Document segment.

5. Aggrieved by the order of the Assessing Officer, the assessee went on appeal before the first appellate authority.
6. CIT(A) following the order of the ITAT, Hyderabad Benches in the assessee’s own case for the AYs 2005-06 to 2006-07 and 2008-09 to 2011-12 held that the interest is a notional interest and no notional income can be brought to tax on loans and advances. Accordingly, Ld. CIT(A) deleted the addition and directed the A.O. to verify whether the interest has been actually received by the assessee and tax the same on receipt basis. Aggrieved by the order of the Ld. CIT(A), Revenue is in appeal before the Tribunal.

Data shown.
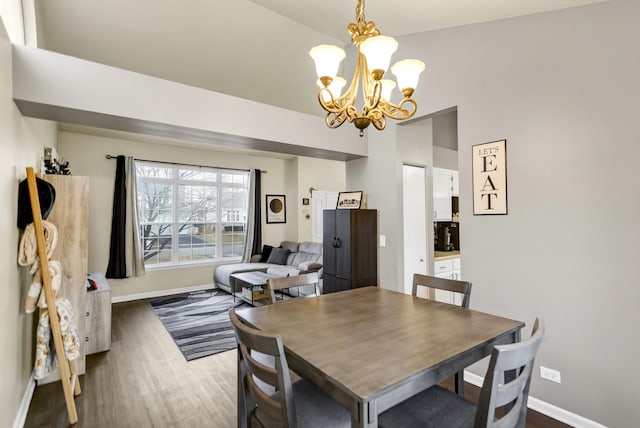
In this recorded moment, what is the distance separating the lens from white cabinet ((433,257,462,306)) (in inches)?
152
---
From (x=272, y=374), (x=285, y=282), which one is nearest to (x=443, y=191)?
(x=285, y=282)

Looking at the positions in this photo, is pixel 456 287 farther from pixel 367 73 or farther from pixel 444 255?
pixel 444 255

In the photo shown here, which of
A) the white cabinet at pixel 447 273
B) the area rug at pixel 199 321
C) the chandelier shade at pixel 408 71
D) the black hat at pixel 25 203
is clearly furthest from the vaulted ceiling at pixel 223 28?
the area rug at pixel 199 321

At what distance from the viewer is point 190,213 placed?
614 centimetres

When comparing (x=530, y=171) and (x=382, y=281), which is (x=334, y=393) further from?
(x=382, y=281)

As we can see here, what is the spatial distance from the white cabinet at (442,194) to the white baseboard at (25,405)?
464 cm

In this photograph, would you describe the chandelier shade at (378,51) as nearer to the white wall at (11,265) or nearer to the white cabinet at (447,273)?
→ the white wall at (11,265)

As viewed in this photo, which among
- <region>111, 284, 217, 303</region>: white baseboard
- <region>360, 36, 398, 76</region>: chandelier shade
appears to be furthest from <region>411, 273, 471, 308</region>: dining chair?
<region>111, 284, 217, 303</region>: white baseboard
--
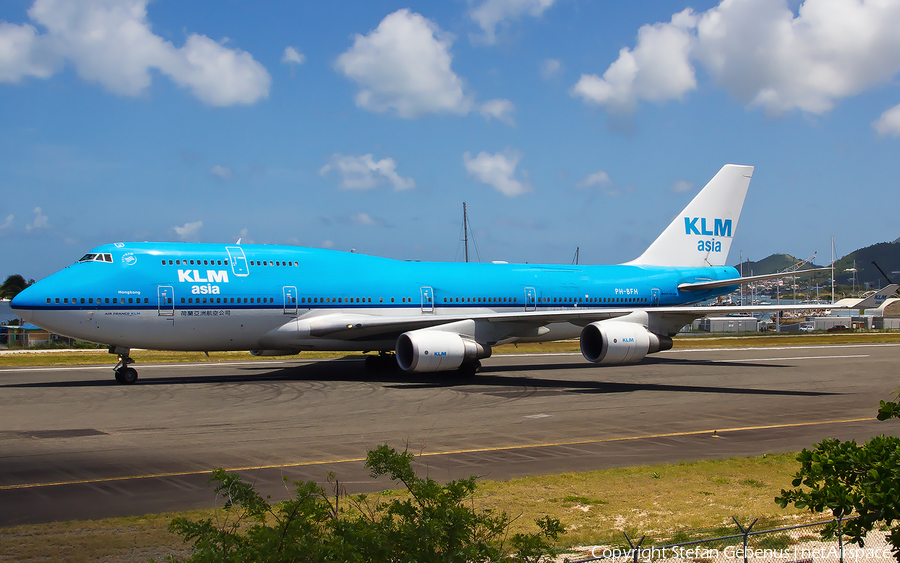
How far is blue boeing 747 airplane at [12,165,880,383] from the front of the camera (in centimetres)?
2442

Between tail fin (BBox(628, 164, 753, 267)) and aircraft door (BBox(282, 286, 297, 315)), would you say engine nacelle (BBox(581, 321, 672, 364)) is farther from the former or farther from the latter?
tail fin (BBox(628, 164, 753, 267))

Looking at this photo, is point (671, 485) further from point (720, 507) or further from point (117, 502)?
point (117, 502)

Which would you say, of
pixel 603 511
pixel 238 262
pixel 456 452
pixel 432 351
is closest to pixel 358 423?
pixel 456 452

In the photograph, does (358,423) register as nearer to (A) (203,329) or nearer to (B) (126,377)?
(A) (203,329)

Things to do.
(1) Please tally the lines of the rows that contain the string "here", treating uppercase and lowercase as different, and give only the number.
(2) Write the next part of the tax appeal text, picking up after its last sentence.

Answer set.
(1) 2

(2)
7. During the appeal hearing, Learned Counsel for the Assessee argued that the issue of notional interest is squarely covered by the order of this Tribunal in the assessee’s own case for the AYs 2005-06 & 2006-07 (ITA Nos. 468/H/2009 and others, dated 05.09.2014) and for the A.Y. 2007-08 (ITA Nos. 841 & 1176/Hyd/2012, dated 03.12.2014). For the sake of ready reference, the relevant portions from the said Tribunal’s order (dated 03.12.2014) (supra) is extracted as under:-
“21. We have considered the rival submissions and perused the impugned orders of the Revenue authorities and other material on record. We have also gone through the written submissions filed and the decisions relied upon by the parties before us. We are of the opinion that to arrive at a real income, accrual basis cannot be a justifying factor and the commercial and business realties of the assessee, should be considered. The interest income has been recognized in the books of accounts only to ITA No.468/Hyd/2009 & 3 others M/s. Maruti Securities Limited, Secunderabad . to the extent of actual collection, which is the recommended/ recognized method as per Accounting Standard 9 of ICAI which lays down that when uncertainties exist regarding the determination of the amount or its collectability, the revenue shall not be treated as accrued and hence shall not be recognized until collection. The recognition of revenue on accrual basis presupposes the satisfaction of two conditions-
(a) The revenue is measurable
(b) The revenue is collectable with certainty.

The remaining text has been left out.